Let’s index games by i \in N, and time by t \in T. We chop the games into T = 100 even time “buckets” and record the number of points scored in that interval only as s_{i,t}. This means that we can get the total score of the game by summing over the buckets: S_i = \sum_{t=0}^T s_{i,t}.
More importantly, we can take the cumsum over the s_{i,t} to get the “points remaining to be scored”. Let’s call that R_{i,t} = \sum_{k=0}^t s_{i,k}. The goal of the exercise is to predict \hat{R}_{i,t} as a function of some features, i.e:
\hat{R}_{i,t} = f(X_{i,t} \beta_t + \epsilon_{i,t}) (where f is some linking function).

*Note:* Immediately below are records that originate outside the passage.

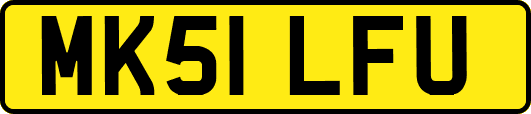 MK51 LFU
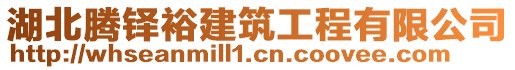 湖北腾铎裕建筑工程有限公司
http://whseanmill1.cn.coovee.com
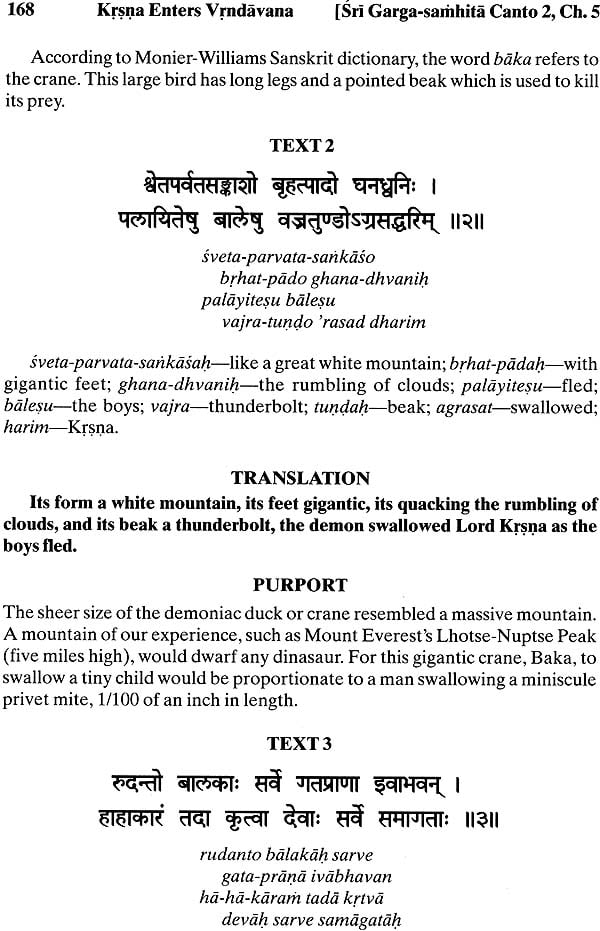 168 Kṛṣṇa Enters Vṛndāvana [Śrī Garga-saṁhitā Canto 2, Ch. 5

According to Monier-Williams Sanskrit dictionary, the word bāka refers to the crane. This large bird has long legs and a pointed beak which is used to kill its prey.

TEXT 2

श्वेतपर्वतसङ्काशो बृहत्पादो घनध्वनिः ।
पलायितेषु बालेषु वज्रतुण्डोऽग्रसद्धरिम् ॥२॥

śveta-parvata-saṅkāśo
bṛhat-pādo ghana-dhvaniḥ
palāyiteṣu bāleṣu
vajra-tuṇḍo 'rasad dharim

śveta-parvata-saṅkāśaḥ—like a great white mountain; bṛhat-pādaḥ—with gigantic feet; ghana-dhvaniḥ—the rumbling of clouds; palāyiteṣu—fled; bāleṣu—the boys; vajra—thunderbolt; tuṇḍaḥ—beak; agrasat—swallowed; harim—Kṛṣṇa.

TRANSLATION

Its form a white mountain, its feet gigantic, its quacking the rumbling of clouds, and its beak a thunderbolt, the demon swallowed Lord Kṛṣṇa as the boys fled.

PURPORT

The sheer size of the demoniac duck or crane resembled a massive mountain. A mountain of our experience, such as Mount Everest's Lhotse-Nuptse Peak (five miles high), would dwarf any dinasaur. For this gigantic crane, Baka, to swallow a tiny child would be proportionate to a man swallowing a miniscule privet mite, 1/100 of an inch in length.

TEXT 3

रुदन्तो बालकाः सर्वे गतप्राणा इवाभवन् ।
हाहाकारं तदा कृत्वा देवाः सर्वे समागताः ॥३॥

rudanto bālakāḥ sarve
gata-prāṇā ivābhavan
hā-hā-kāraṁ tadā kṛtvā
devāḥ sarve samāgatāḥ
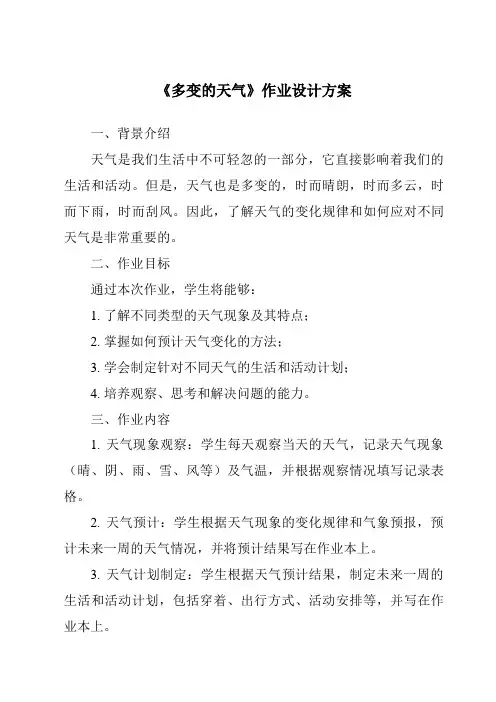 《多变的天气》作业设计方案

一、背景介绍

天气是我们生活中不可轻忽的一部分，它直接影响着我们的生活和活动。但是，天气也是多变的，时而晴朗，时而多云，时而下雨，时而刮风。因此，了解天气的变化规律和如何应对不同天气是非常重要的。

二、作业目标

通过本次作业，学生将能够：

1. 了解不同类型的天气现象及其特点；

2. 掌握如何预计天气变化的方法；

3. 学会制定针对不同天气的生活和活动计划；

4. 培养观察、思考和解决问题的能力。

三、作业内容

1. 天气现象观察：学生每天观察当天的天气，记录天气现象（晴、阴、雨、雪、风等）及气温，并根据观察情况填写记录表格。

2. 天气预计：学生根据天气现象的变化规律和气象预报，预计未来一周的天气情况，并将预计结果写在作业本上。

3. 天气计划制定：学生根据天气预计结果，制定未来一周的生活和活动计划，包括穿着、出行方式、活动安排等，并写在作业本上。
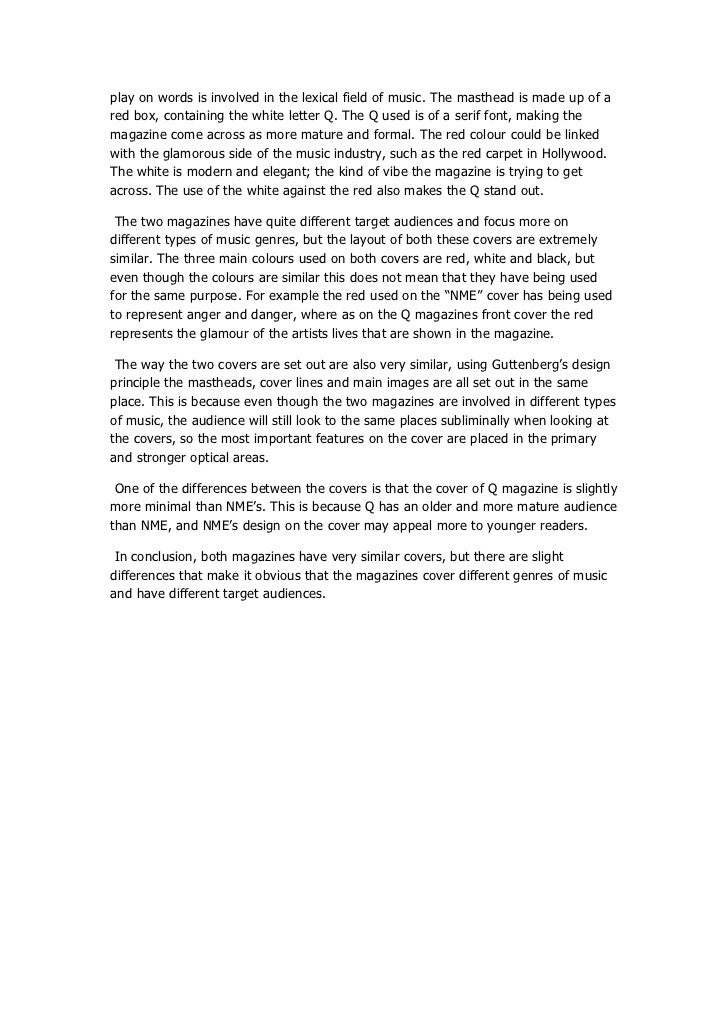 play on words is involved in the lexical field of music. The masthead is made up of a red box, containing the white letter Q. The Q used is of a serif font, making the magazine come across as more mature and formal. The red colour could be linked with the glamorous side of the music industry, such as the red carpet in Hollywood. The white is modern and elegant; the kind of vibe the magazine is trying to get across. The use of the white against the red also makes the Q stand out.

The two magazines have quite different target audiences and focus more on different types of music genres, but the layout of both these covers are extremely similar. The three main colours used on both covers are red, white and black, but even though the colours are similar this does not mean that they have being used for the same purpose. For example the red used on the "NME" cover has being used to represent anger and danger, where as on the Q magazines front cover the red represents the glamour of the artists lives that are shown in the magazine.

The way the two covers are set out are also very similar, using Guttenberg's design principle the mastheads, cover lines and main images are all set out in the same place. This is because even though the two magazines are involved in different types of music, the audience will still look to the same places subliminally when looking at the covers, so the most important features on the cover are placed in the primary and stronger optical areas.

One of the differences between the covers is that the cover of Q magazine is slightly more minimal than NME's. This is because Q has an older and more mature audience than NME, and NME's design on the cover may appeal more to younger readers.

In conclusion, both magazines have very similar covers, but there are slight differences that make it obvious that the magazines cover different genres of music and have different target audiences.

The shape of R_{i,t} should be like T \times N, since it has a value in each of the N games and each of the T time buckets. Further, I assume that the feature matrix X has shape T \cdot N \times k, where k is the number of features. Theta, therefore, is exactly what you are looking for: it has shape T \times N: the t-th row and i-th column contains the estimated score-to-go (in logit space, since it hasn’t been passed through f yet), starting from time t, for the i-th game in your sample.
One final note: usually labels are column vectors, so you might prefer to have R_{i,t} be a T \cdot N \times 1 column vector, organized as (i=0, t=0, i=0, t=1, … i=0, t=99, i=1, t=0, …, i=2999, t=99). If you put your labels in this format, you can do a .ravel() on theta to make them match.
Let me know if I’m still not getting something and we can try to work it out together!